**CONSEGNA:**
Elenca tutti i titoli delle opere di Claudio Bertolotti nominati nell'intervista riportata qui sotto, compresi la saga e il saggio.

**TESTO PROPOSTO:**
#####
Intervista a Claudio Bertolotti

Pubblicato il 6 novembre 2025 alle ore 10:00

Apriamo la mattinata con un nuova intervista allo scrittore Claudio Bertolotti.

Mi chiamo Claudio Bertolotti, sono nato a Erba nel 1983.

Dopo gli studi in Giurisprudenza ho intrapreso la carriera imprenditoriale, ma ho sempre coltivato in parallelo una profonda passione per la storia, l’occulto e la narrativa gotica.
Affascinato dal mistero, dall’epoca vittoriana e dal mondo di Sherlock Holmes, ho dato vita alla saga de L’Archivio Blackwood, ambientata in una Londra oscura e senza tempo. Tra le mie opere principali figurano Le Ombre di Whitechapel, Il Vangelo delle Ombre e Il Carnefice del Silenzio. Nel 2025 ho pubblicato anche il mio primo saggio basato su fatti reali: Il Culto della Madre – Ed Gein e l’orrore nella mente umana, frutto di dieci anni di ricerca tra cronaca nera, psicologia e simbolismo. Scrivo per chi ama camminare a lume di candela tra pagine intrise di sangue, segreti e redenzione.
#####
**RACCOLTA DATI:**
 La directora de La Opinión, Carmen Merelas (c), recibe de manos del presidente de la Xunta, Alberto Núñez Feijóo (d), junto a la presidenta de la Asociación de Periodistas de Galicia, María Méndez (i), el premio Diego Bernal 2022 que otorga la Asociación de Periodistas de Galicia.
#####
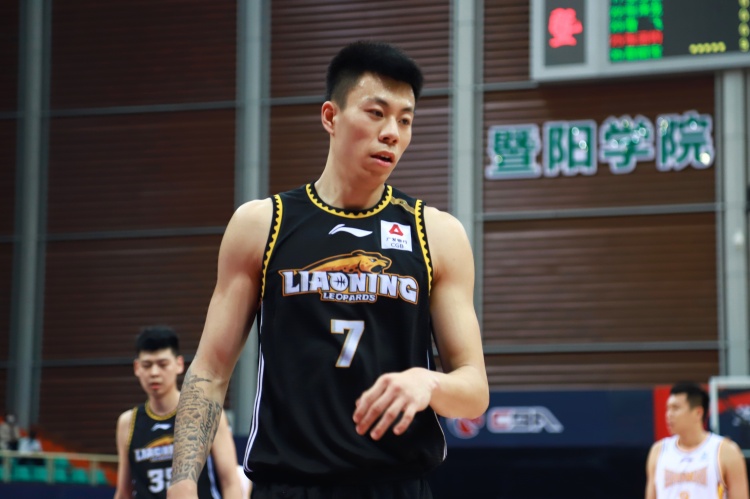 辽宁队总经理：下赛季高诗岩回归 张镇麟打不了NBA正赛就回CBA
#####
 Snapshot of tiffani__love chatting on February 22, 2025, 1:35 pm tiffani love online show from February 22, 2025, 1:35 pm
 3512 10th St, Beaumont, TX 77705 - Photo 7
#####
**SOLUZIONE:**
- L'Archivio Blackwood
- Le Ombre di Whitechapel
- Il Vangelo delle Ombre
- Il Carnefice del Silenzio
- Il Culto della Madre – Ed Gein e l'orrore nella mente umana